**** Supplied material
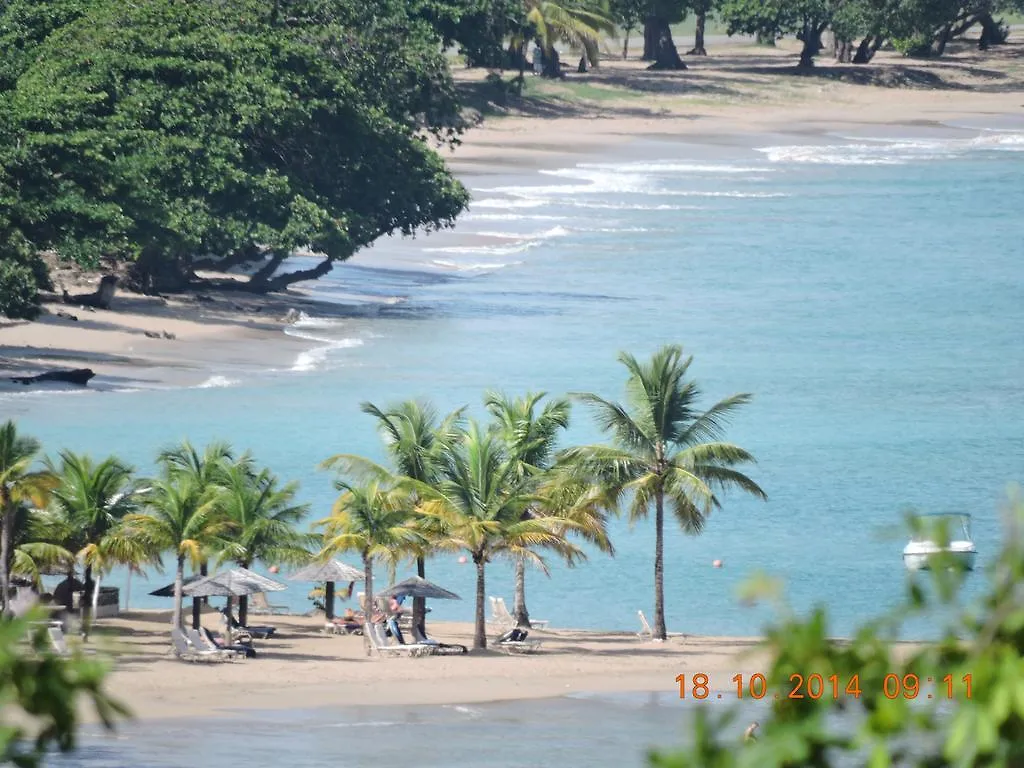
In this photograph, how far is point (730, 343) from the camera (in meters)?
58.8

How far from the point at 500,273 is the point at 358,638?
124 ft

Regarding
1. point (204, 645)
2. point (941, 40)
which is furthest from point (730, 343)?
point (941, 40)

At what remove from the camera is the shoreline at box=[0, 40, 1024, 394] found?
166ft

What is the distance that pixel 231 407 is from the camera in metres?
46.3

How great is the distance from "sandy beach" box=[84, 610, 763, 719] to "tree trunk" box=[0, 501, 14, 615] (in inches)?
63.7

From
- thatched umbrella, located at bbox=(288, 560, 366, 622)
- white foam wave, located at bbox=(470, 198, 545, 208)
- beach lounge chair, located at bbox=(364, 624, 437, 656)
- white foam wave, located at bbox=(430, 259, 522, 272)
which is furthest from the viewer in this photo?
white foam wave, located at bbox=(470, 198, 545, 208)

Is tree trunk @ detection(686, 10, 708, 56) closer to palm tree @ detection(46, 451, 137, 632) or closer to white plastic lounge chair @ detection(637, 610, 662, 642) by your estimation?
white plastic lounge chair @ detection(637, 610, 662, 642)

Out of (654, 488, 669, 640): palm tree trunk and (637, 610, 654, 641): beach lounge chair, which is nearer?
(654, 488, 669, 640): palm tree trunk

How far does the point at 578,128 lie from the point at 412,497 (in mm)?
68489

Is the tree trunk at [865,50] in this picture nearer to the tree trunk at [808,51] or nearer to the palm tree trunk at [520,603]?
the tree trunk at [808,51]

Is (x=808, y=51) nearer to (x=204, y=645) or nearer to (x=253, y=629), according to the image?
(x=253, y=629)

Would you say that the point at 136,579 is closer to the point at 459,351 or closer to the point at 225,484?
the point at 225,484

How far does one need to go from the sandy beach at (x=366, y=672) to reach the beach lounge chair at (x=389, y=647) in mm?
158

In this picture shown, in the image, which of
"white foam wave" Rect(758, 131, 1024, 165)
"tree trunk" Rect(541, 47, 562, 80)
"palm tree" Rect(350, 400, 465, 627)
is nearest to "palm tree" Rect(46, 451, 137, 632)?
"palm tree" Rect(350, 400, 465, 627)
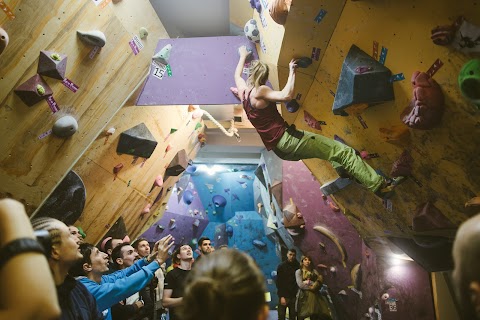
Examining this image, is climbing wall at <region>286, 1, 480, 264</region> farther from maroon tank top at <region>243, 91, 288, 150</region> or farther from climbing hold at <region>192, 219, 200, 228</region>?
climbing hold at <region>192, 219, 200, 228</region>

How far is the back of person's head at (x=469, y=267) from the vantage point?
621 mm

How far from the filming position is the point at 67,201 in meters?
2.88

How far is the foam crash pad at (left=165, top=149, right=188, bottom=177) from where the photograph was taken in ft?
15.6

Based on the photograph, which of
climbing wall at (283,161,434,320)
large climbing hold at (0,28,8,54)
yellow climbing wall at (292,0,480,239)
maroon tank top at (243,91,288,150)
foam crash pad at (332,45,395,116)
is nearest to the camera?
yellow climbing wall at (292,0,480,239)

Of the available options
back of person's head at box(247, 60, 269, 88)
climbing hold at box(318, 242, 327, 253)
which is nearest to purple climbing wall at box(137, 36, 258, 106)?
********
Task to carry out
Transcribe the records above exactly as they appear, leaving out any pictures.

Written reply
In this photograph, how far is point (730, 343) from the camera (in meters)?
58.8

How far from the point at 500,273 is the point at 358,638?
124 ft

Regarding
1. point (204, 645)
2. point (941, 40)
which is furthest from point (730, 343)?
point (941, 40)

At what remove from the camera is the shoreline at box=[0, 40, 1024, 394] found?
166ft

What is the distance that pixel 231 407 is from the camera in metres?
46.3

How great is the distance from "sandy beach" box=[84, 610, 763, 719] to "tree trunk" box=[0, 501, 14, 615] (in inches)?
63.7

From
- thatched umbrella, located at bbox=(288, 560, 366, 622)
- white foam wave, located at bbox=(470, 198, 545, 208)
- beach lounge chair, located at bbox=(364, 624, 437, 656)
- white foam wave, located at bbox=(430, 259, 522, 272)
which is furthest from the viewer in this photo?
white foam wave, located at bbox=(470, 198, 545, 208)

Is tree trunk @ detection(686, 10, 708, 56) closer to palm tree @ detection(46, 451, 137, 632) or closer to white plastic lounge chair @ detection(637, 610, 662, 642) by your estimation?
white plastic lounge chair @ detection(637, 610, 662, 642)

Out of (654, 488, 669, 640): palm tree trunk and (637, 610, 654, 641): beach lounge chair, which is nearer?
(654, 488, 669, 640): palm tree trunk

How far does the point at 578,128 lie from the point at 412,497 (in mm)?
68489

Is the tree trunk at [865,50] in this picture nearer to the tree trunk at [808,51] or nearer to the palm tree trunk at [520,603]?
the tree trunk at [808,51]

Is (x=808, y=51) nearer to (x=204, y=645) or nearer to (x=253, y=629), according to the image?
(x=253, y=629)

Would you say that the point at 136,579 is closer to the point at 459,351 or closer to the point at 225,484?
the point at 225,484

How far does one need to go from the sandy beach at (x=366, y=672) to reach the beach lounge chair at (x=389, y=647) in mm?
158

In this picture shown, in the image, which of
"white foam wave" Rect(758, 131, 1024, 165)
"tree trunk" Rect(541, 47, 562, 80)
"palm tree" Rect(350, 400, 465, 627)
is nearest to "palm tree" Rect(46, 451, 137, 632)?
"palm tree" Rect(350, 400, 465, 627)
Examining this image, is climbing wall at <region>286, 1, 480, 264</region> farther from maroon tank top at <region>243, 91, 288, 150</region> or farther from climbing hold at <region>192, 219, 200, 228</region>?
climbing hold at <region>192, 219, 200, 228</region>

How far is the back of person's head at (x=469, y=267) from the vantage point?
621 mm

How far from the filming position is the point at 67,201 in meters?
2.88

How far is the foam crash pad at (left=165, top=149, right=188, bottom=177) from where the photograph was taken in ft?
15.6

Based on the photograph, which of
climbing wall at (283,161,434,320)
large climbing hold at (0,28,8,54)
yellow climbing wall at (292,0,480,239)
maroon tank top at (243,91,288,150)
foam crash pad at (332,45,395,116)
is nearest to the camera?
yellow climbing wall at (292,0,480,239)

Of the available options
back of person's head at box(247, 60, 269, 88)
climbing hold at box(318, 242, 327, 253)
which is nearest to purple climbing wall at box(137, 36, 258, 106)?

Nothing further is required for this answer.